I love bad movies. I love them so much. And I don’t mean bad. I mean bad. There’s bad like an Adam Sandler Netflix movie, soulless and unfunny but technically sound, and then there’s bad like Birdemic, a movie that is a production disaster in every respect but the creator absolutely put his heart and soul into it.
That’s the difference for me. I want low budget bad. I want we tried so hard but it was so bad bad. There’s a charm to an enthusiastically made bad movie than can’t be engineered. Studios try once in a while. Somebody watched a handful of SyFy monster movies and decided, “Let’s do that, but with Sam Jackson and a bigger budget,” and we ended up with Snakes on a Plane. It had a few good Sam Jackson moments, but in no way did it hold a candle to a genuine B movie. If I’m going to watch a churned out SyFy flick, I’ll stick with SyFy. At least they have Sharknado.
But I’m not even talking SyFy. I grew up on Mystery Science Theater 3000 (mostly the Mike years, but I appreciate a good Joel). I didn’t get any of the jokes about current events or politics but I cackled through all the rest. Every Saturday morning there would be a re-run on the Scifi Channel and I’d call my best friend to make him wake up and watch simultaneously from his house. Time Chasers! Space Mutiny! The Final Sacrifice!
This was also the glorious heyday of movie rental stores. My mom let us walk the store end-to-end and pick things out by their glorious titles and cover art. That’s how we ended up discovering gems like Delta Delta Die (a cannibalistic sorority that ate everything but penis) and Anklebiters (that’s right, vampire dwarfs). SO MUCH GOLD.
I all-too-briefly blogged for the film (now pop culture) website, Cinema Spartan.
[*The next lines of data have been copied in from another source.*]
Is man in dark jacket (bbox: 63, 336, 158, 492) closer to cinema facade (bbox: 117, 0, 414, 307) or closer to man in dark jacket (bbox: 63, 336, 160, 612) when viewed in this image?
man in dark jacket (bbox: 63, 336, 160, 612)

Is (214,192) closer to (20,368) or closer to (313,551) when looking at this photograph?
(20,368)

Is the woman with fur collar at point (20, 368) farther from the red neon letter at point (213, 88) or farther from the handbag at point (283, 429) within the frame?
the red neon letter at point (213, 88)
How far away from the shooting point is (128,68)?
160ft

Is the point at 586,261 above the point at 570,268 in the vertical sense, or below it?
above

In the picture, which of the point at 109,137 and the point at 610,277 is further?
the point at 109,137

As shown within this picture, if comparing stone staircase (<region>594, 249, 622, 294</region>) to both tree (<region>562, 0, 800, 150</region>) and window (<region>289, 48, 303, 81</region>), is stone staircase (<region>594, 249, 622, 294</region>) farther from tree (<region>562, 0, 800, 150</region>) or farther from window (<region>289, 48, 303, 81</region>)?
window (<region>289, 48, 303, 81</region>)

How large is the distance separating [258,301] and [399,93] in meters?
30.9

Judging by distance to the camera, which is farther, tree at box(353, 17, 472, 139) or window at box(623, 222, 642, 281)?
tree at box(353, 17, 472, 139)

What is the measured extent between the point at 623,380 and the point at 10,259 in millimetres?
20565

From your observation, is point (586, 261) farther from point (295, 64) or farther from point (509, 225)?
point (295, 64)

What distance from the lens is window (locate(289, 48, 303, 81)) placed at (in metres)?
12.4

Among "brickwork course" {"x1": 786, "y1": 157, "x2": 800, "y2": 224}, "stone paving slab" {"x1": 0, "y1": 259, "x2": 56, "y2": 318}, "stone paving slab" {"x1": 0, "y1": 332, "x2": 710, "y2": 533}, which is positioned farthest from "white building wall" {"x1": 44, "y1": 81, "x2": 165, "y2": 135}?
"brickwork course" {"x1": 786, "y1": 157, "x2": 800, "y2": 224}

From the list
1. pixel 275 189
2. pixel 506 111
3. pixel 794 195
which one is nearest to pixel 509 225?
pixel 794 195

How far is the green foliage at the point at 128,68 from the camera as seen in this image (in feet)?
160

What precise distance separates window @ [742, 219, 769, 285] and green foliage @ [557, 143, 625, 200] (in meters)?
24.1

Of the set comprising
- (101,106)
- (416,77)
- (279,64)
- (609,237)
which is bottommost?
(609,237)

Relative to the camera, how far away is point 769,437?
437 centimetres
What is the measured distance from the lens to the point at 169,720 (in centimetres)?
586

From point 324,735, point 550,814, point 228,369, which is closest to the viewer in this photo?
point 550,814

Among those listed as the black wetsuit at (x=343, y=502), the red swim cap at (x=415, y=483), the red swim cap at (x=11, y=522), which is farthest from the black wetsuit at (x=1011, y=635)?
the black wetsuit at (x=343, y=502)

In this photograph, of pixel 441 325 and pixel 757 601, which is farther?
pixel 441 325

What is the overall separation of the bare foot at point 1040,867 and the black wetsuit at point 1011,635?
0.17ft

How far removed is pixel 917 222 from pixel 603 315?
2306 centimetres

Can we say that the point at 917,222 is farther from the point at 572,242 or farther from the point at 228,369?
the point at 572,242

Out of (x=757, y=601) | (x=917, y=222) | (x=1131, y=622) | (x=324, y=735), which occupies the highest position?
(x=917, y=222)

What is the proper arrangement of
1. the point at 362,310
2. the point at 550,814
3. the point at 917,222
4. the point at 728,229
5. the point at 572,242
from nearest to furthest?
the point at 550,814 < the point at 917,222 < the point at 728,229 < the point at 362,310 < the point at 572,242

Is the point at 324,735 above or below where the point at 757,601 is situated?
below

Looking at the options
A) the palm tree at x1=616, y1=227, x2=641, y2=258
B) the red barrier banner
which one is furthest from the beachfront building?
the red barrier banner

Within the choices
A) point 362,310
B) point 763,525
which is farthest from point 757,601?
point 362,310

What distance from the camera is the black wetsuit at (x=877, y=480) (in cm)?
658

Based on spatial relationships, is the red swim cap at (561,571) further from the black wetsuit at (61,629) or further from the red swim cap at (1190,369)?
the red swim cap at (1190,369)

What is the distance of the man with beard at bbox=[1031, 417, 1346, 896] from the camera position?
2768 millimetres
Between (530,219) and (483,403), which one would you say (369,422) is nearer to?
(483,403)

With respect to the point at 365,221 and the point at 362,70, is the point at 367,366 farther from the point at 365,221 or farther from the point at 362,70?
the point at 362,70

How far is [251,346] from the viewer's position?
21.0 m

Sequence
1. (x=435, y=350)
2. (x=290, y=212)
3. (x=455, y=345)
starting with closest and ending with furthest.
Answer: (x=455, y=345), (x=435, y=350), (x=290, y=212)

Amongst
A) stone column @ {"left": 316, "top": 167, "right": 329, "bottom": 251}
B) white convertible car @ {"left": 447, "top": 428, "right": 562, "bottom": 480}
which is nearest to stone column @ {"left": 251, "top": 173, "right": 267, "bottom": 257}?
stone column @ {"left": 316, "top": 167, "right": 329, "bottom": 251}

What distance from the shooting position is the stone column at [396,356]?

Sam’s Phenomenal Cosmic Movie Column was a whole lot of fun, and I was given free reign to do what I pleased (thanks, Rob!). That meant anything from bitching about action heroes getting kids in the sequels, to listing my favorite vampire movies, to making Arnold Schwarzenegger Christmas cards.
It also meant B-movie reviews! All from my private collection, of course. There you’ll find breakdowns of…
Futurekick! Terminator meets Robo Cop meets every shitty kickboxing movie the 80s could offer! There’s a lot of kicking and a lot of increasingly relevant corporate fascism!
Fabio: A Time For Romance! The world’s first (and last?) “VideoRomance novel.” A romance writer gets writer’s block and imagines three different book premises…each starring Fabio, of course. But there’s a TWIST!
Rock N Roll Nightmare! The most enthusiastic Canadian horror film about a hair band jamming in an old farmhouse possessed by Satan that you’ll ever see, I guarantee it. All you need to know is that it stars Jon Mikl Thor, the Legendary Rock Warrior. And Satan.
Starcrash! A mind-boggling Star Wars rip-off starring David Hasselhoff and Christopher Plummer!! I can’t even convey how batshit off the rails this thing goes, but I was absolutely thrilled this week to discover that Starcrash is one of the movies in the new season of MST3K that just dropped on Netflix. You better believe I’m queuing that up.
I’ve been thinking of bringing B-movie reviews to Samtastic Books. I stopped because they are surprisingly time-consuming to watch, screencap, and write up, but they are SO MUCH FUN. So maybe I’ll incorporate a monthly movie night. I still have a pile of fabulous flicks that never made it into the Cosmic column, including KISS Meets the Phantom of the Park (yes, the band) and Robo Vampire (indescribable).
Believe it or not, there’s a lesson here for people in all creative pursuits, and that lesson is: enthusiasm trumps technical skill. I’m doing all I can to improve my writing and conquer the tools necessary to convey the stories I want to convey. BUT. A perfectly polished manuscript with solid structure and capable prose isn’t enough. That gets you “good but forgettable.” What gets you past “good but forgettable” is enthusiasm, and a willingness to go wild even though you risk falling on your face. Am I there yet? I dunno. But I’m going to try.